Plan był taki, że wyjeżadżmy w piątek na noc i w ciągu dnia zajeżdżamy na miejsce, ale już wiem że mąż jeszcze w sobotę musi iść do pracy, więc najprawdopodobniej wyjedziemy w niedzielę. Jeszcze nie wiem, o której - zależy jak kierowca wypocznie przed podróżą
więc nie wiem ile uda się ujechać ale i tak obawiam się, że nie połkniemy tej trasy jednym ciągiem.
Jedziemy z Trójmiasta nad samą Solinę, za Leskiem w Bieszczady na rekolekcje II st. Oazy Rodzin następującą trasą:
Autostrada A1 do końca - Łódź - Piotrków Tryb. - Kielce - Chmielnik - Busko- Pacanów - Szczucin - Tarnów - Jasło - Krosno - Sanok
mamy swoje śpiwory
Komentarz
:P
Wiec Tarnow - Krk :-)
Pamiętaj że zaproszenie nad morze cały czas aktualne.
Mamy trochę wolnych łóżek i materacy.
Może uda się tę Solinę pod Odrę przesunąć? W końcu nie takie rzeczy się robiło w dawnych czasach.
Corka mnie wrecz ze lzami w oczach blaga o morze!

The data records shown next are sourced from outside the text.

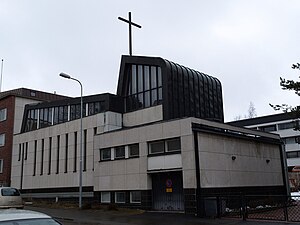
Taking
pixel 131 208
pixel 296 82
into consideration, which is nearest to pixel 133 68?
pixel 131 208

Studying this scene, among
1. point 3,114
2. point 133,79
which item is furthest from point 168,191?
point 3,114

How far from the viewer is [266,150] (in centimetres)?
2519

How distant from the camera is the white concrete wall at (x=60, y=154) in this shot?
28469 mm

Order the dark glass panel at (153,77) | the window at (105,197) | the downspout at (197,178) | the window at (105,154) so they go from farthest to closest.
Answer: the dark glass panel at (153,77)
the window at (105,154)
the window at (105,197)
the downspout at (197,178)

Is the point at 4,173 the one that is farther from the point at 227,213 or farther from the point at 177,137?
the point at 227,213

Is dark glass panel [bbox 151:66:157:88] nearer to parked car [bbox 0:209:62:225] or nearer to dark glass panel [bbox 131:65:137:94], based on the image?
dark glass panel [bbox 131:65:137:94]

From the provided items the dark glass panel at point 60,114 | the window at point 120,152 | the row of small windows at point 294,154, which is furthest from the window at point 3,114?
the row of small windows at point 294,154

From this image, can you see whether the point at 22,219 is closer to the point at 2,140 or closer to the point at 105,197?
the point at 105,197

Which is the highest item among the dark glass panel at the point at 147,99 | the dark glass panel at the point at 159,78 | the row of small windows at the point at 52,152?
the dark glass panel at the point at 159,78

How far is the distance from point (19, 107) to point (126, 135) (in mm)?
20870

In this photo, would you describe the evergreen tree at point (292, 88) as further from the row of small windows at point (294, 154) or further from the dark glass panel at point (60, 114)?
the row of small windows at point (294, 154)

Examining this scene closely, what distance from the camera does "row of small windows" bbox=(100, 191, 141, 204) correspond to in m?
22.4

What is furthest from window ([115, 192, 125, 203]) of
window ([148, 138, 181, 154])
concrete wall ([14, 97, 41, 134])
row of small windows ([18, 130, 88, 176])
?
concrete wall ([14, 97, 41, 134])

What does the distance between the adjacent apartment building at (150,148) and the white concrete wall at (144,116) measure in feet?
0.24
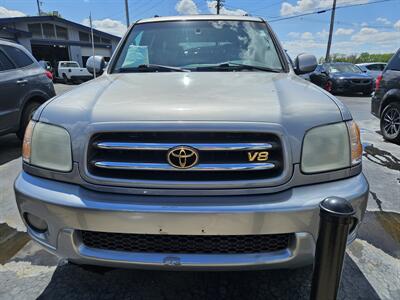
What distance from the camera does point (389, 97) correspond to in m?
6.10

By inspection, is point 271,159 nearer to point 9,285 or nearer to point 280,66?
point 280,66

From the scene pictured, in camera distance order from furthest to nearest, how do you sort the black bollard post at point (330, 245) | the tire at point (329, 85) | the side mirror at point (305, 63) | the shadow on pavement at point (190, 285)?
the tire at point (329, 85)
the side mirror at point (305, 63)
the shadow on pavement at point (190, 285)
the black bollard post at point (330, 245)

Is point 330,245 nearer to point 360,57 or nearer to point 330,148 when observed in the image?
point 330,148

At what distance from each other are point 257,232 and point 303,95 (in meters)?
0.88

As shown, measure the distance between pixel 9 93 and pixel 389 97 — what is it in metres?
6.38

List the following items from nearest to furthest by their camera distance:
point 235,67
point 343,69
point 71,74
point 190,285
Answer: point 190,285
point 235,67
point 343,69
point 71,74

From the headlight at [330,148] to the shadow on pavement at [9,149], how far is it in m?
4.69

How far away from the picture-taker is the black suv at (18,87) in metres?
5.15

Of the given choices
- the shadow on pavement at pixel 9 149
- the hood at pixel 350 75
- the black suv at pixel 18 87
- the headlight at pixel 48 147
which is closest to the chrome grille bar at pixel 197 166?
the headlight at pixel 48 147

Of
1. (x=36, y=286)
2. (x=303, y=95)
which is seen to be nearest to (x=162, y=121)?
(x=303, y=95)

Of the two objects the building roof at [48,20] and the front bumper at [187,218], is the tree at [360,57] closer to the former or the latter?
the building roof at [48,20]

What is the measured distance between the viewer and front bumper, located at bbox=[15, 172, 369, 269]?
1.60 metres

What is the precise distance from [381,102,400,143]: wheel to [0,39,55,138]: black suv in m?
6.20

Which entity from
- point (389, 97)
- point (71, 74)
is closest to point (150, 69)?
point (389, 97)
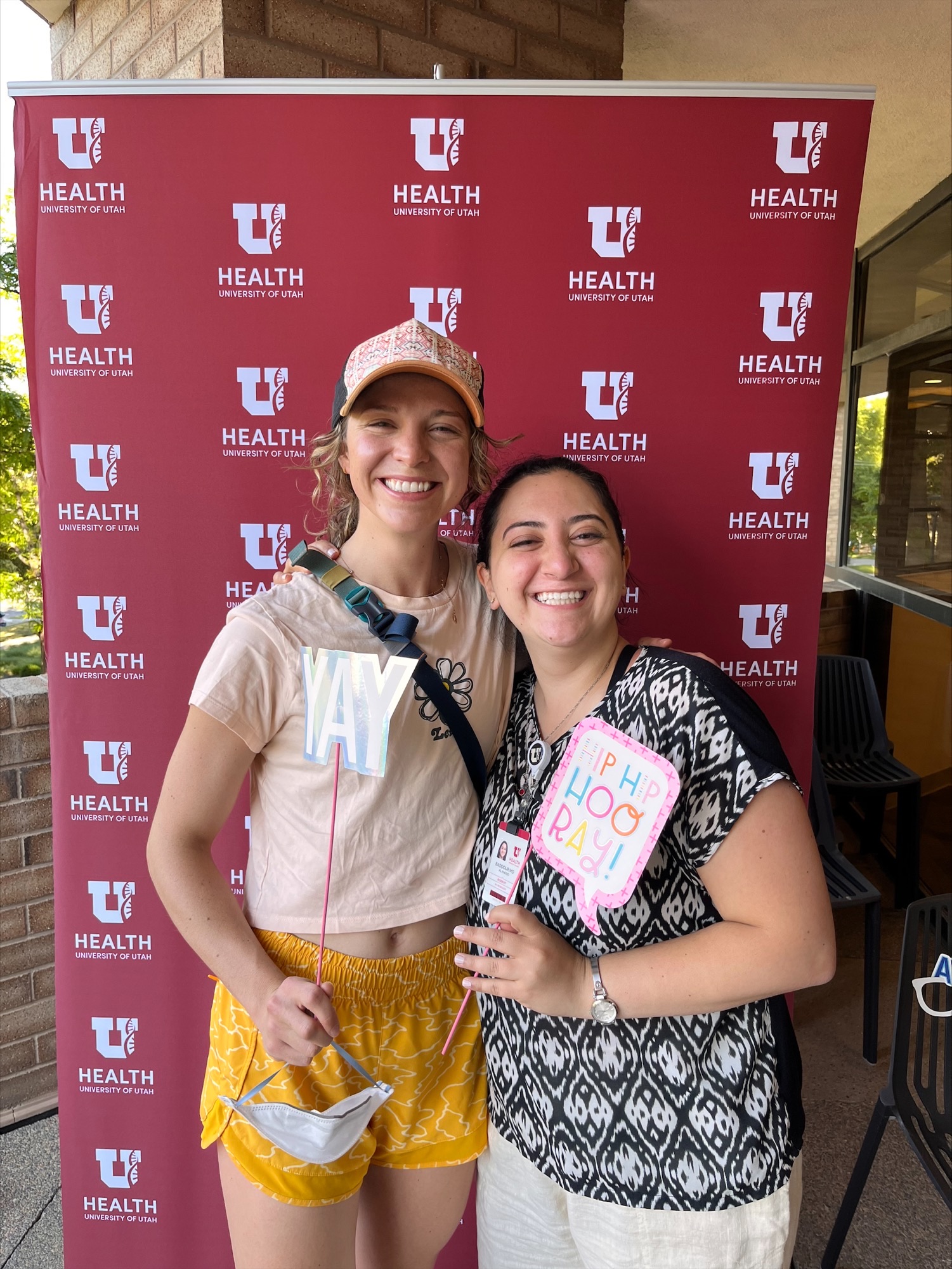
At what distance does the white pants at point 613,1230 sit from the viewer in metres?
1.07

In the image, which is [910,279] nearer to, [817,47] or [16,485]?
[817,47]

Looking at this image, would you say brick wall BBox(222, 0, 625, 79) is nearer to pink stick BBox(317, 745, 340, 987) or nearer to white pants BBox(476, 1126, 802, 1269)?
pink stick BBox(317, 745, 340, 987)

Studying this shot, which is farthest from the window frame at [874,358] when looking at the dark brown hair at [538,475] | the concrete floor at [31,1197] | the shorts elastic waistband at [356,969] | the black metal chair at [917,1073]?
the concrete floor at [31,1197]

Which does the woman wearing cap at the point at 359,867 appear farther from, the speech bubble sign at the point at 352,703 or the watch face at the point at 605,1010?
the watch face at the point at 605,1010

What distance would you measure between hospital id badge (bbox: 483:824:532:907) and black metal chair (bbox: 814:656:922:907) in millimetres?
2831

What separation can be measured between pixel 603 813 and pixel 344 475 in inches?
28.3

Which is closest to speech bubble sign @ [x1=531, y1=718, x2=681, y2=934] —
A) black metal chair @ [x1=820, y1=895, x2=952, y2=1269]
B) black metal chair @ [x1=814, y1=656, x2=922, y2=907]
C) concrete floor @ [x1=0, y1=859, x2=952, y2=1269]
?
black metal chair @ [x1=820, y1=895, x2=952, y2=1269]

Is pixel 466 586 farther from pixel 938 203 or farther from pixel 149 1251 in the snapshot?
pixel 938 203

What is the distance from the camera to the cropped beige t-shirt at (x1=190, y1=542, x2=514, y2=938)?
45.4 inches

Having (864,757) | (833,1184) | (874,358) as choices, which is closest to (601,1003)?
(833,1184)

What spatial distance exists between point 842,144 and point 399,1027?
5.93 feet

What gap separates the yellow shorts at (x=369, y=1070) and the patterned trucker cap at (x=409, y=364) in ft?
2.69

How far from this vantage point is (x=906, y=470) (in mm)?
4422

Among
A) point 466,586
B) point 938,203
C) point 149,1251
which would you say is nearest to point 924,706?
point 938,203
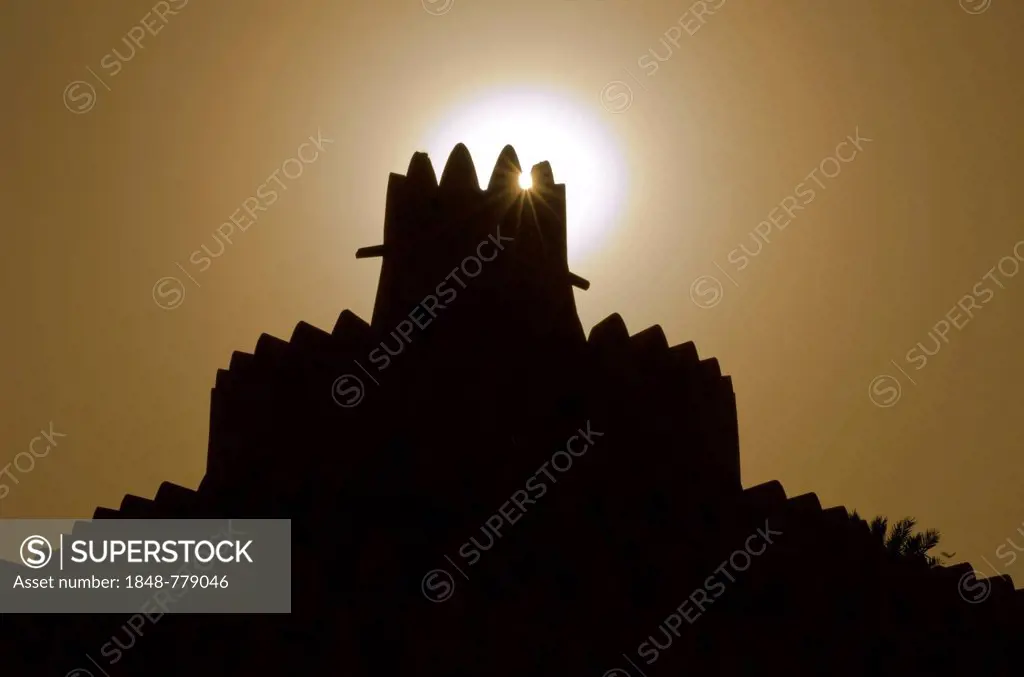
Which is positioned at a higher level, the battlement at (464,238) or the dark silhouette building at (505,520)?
the battlement at (464,238)

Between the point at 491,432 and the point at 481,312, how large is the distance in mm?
1955

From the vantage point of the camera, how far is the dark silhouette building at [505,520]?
10.5 metres

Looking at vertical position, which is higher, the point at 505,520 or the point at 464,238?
the point at 464,238

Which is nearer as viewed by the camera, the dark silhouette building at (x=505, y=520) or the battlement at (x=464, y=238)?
the dark silhouette building at (x=505, y=520)

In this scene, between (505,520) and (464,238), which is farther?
(464,238)

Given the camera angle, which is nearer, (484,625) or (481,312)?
(484,625)

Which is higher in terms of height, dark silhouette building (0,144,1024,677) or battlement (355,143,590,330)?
battlement (355,143,590,330)

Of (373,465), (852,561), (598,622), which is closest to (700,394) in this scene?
(852,561)

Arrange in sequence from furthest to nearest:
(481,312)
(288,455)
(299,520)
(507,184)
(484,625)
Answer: (507,184) < (481,312) < (288,455) < (299,520) < (484,625)

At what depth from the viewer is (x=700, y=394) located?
46.0ft

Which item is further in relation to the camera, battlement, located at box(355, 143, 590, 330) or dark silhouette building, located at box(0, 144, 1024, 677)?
battlement, located at box(355, 143, 590, 330)

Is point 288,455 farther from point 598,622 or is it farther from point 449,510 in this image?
point 598,622

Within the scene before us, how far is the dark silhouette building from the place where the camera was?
415 inches

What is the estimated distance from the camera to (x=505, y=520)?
454 inches
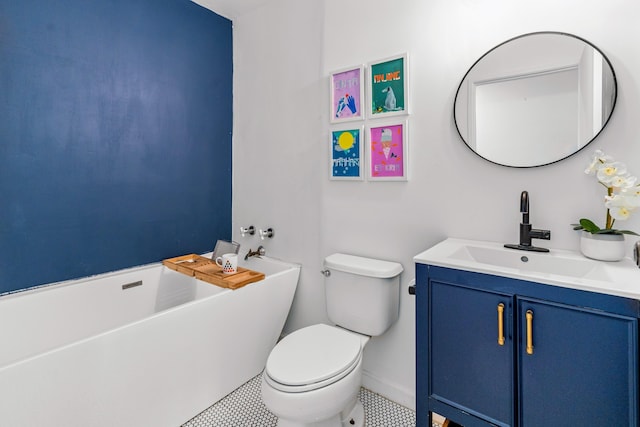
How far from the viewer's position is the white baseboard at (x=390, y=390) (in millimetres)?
1766

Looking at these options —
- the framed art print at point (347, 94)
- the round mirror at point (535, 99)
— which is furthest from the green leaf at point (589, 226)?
the framed art print at point (347, 94)

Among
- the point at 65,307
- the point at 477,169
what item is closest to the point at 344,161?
the point at 477,169

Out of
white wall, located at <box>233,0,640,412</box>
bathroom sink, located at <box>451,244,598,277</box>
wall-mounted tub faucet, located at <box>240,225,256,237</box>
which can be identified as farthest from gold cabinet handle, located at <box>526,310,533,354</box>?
wall-mounted tub faucet, located at <box>240,225,256,237</box>

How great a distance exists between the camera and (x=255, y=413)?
171 centimetres

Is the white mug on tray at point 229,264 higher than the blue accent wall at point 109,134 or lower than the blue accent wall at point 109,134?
lower

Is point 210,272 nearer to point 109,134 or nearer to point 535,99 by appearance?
point 109,134

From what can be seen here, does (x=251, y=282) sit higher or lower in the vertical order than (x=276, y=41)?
lower

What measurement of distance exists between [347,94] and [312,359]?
145cm

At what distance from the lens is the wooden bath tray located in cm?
180

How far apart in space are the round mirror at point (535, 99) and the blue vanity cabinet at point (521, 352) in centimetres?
65

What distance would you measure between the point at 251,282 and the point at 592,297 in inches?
59.1

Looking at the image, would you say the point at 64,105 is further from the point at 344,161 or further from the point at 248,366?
the point at 248,366

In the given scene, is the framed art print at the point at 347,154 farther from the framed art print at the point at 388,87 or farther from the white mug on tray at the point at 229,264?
the white mug on tray at the point at 229,264

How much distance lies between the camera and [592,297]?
92 centimetres
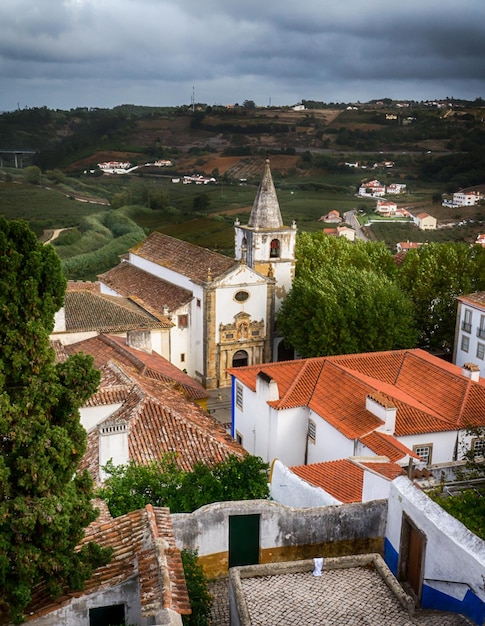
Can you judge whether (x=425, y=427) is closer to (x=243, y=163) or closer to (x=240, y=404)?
(x=240, y=404)

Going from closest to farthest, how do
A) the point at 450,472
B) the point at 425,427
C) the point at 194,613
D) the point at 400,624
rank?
the point at 400,624, the point at 194,613, the point at 450,472, the point at 425,427

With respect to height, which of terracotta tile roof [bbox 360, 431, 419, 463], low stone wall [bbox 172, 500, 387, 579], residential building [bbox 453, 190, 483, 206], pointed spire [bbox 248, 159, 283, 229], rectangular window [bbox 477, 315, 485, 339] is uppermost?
pointed spire [bbox 248, 159, 283, 229]

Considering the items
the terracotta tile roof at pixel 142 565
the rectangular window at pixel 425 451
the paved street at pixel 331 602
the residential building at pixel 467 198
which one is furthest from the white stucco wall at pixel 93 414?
the residential building at pixel 467 198

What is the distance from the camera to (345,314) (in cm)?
3394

Jednak poki co, jestem powalonym sloniem przez swoje zle fUN kcjonujace wnetrze, za to zewnetrze jakos staram sie w fasonie trzymac, chociaz utrudnionym z lekka
Ale co się odwlecze to nie uciecze
Najpierw namówiła nas żeby z nimi jechać do Trybsza nad Białką. Potem z dnia na dzień okazało się że dla nas nie ma już miejsca i musieliśmy szukać gdzie indziej. Udało się znaleźć te Bieszczady. W związku z tym opracowaliśmy plan podróży jak w pierwszym poście - zupełnie inną trasą, przez Łódź i Tarnów z opcją jazdy nocą i dojechaniem na miejsce w ciągu dnia, bez odwiedzania już nikogo z wielodzietnych. Tak się już z tą myślą oswoiłam, że mi zupełnie wyleciało, że nas zapraszaliście. No i wszystko się nam rypło z dnia na dzień jak się okazało, że dziś nie możemy jechać, bo Krzych jutro jeszcze musi być w robocie.
A tu się Iśka zaofiarowała i wyszło na to, że i tak Grodziska nie ominiemy
-----------------
Foch, normalnie FOCH! [-(
Podaj tel na priw.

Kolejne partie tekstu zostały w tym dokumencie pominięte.